In a blistering statement, Cosby spokesman Andrew Wyatt said the comic was subjected to "most racist and sexist trial in the history of the United States."

Among other things, Wyatt said all three of the psychologists who testified against Cosby were "white women who make money off of accusing black men of being sexual predators," and he accused prosecutors of using a doctored recording of a telephone conversation between Constand's mother and Cosby.

'Stuck in a holding pattern' 

In a statement submitted to the court and released Tuesday, Constand, now 45, said that she has had to cope with years of anxiety and self-doubt. She said she now lives alone with her two dogs and has trouble trusting people.

"When the sexual assault happened, I was a young woman brimming with confidence and looking forward to a future bright with possibilities," she wrote in her five-page statement. "Now, almost 15 years later, I'm a middle-aged woman who's been stuck in a holding pattern for most of her adult life, unable to heal fully or to move forward."

Mark Makela/Associated Press

She also wrote of Cosby: "We may never know the full extent of his double life as a sexual predator, but his decades-long reign of terror as a serial rapist is over."

The AP does not typically identify people who say they are victims of sexual assault unless they come forward publicly, which Constand and other women have done.

Constand went to police a year after waking up in a fog at Cosby's gated estate, her clothes askew, only to have the district attorney pass on the case.

Another district attorney reopened the file a decade later and charged the TV star after standup comic Hannibal Buress's riff about Cosby being a rapist prompted more accusers to come forward and after a federal judge, acting on a request from The Associated Press, unsealed some of Cosby's startling, decade-old testimony in Constand's related civil suit.

In his testimony, Cosby described sexual encounters with a string of actresses, models and other young women and talked about obtaining Quaaludes to give to those he wanted to sleep with.

Jacqueline Larma/Associated Press

Cosby's first trial in 2017 ended with a hung jury. He was convicted at a retrial that opened months after the #MeToo movement had taken down such figures as Hollywood studio boss Harvey Weinstein, NBC's Matt Lauer, actor Kevin Spacey and Sen. Al Franken.

Constand said Cosby gave her what she thought were herbal pills to ease stress, then penetrated her with his fingers as she lay immobilized on a couch. Cosby claimed the encounter was consensual, and his lawyers branded her a "con artist" who framed the comedian to get a big payday — a $3.4 million US settlement she received over a decade ago.

Five other accusers took the stand at the trial as part of an effort by prosecutors to portray him as a predator.

Career now collapsed

Cosby, whose estimated fortune once topped $400 million, broke barriers in the 1960s as the first black actor to star in a network show, I Spy. He went on to superstardom as wise and understanding Dr. Cliff Huxtable on The Cosby Show, a sitcom that showed America a new kind of black TV family: a warm and loving household led by two professionals, one a lawyer, the other a doctor.

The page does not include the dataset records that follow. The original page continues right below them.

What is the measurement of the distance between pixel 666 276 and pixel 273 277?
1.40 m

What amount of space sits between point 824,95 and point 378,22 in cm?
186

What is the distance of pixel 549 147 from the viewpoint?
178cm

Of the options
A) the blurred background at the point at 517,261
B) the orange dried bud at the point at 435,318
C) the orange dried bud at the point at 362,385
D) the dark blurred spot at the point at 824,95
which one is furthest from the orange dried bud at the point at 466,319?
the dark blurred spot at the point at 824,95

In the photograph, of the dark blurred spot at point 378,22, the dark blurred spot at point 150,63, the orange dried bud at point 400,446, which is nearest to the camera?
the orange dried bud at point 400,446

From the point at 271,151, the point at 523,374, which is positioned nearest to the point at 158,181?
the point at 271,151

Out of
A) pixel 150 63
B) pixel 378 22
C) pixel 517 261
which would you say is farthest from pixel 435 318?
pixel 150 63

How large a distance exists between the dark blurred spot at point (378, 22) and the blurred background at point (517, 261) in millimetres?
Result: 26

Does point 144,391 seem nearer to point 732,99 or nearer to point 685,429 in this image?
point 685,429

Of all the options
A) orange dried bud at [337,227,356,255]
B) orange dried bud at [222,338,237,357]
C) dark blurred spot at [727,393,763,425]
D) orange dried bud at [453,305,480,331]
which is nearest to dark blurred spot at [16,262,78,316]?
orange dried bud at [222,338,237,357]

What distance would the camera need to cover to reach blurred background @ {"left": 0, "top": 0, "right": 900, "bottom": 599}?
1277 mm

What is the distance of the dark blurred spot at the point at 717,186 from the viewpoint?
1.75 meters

He also found success with his Saturday morning cartoon Fat Albert, appeared in commercials for Jell-O pudding and became a public moralist, lecturing the black community about young people stealing things and wearing baggy pants. He won a Presidential Medal of Freedom and countless Emmys, Golden Globes and Grammy awards.

As the allegations mounted, his career all but collapsed, The Cosby Show reruns were taken off the air, and one college after another stripped him of his honorary degrees.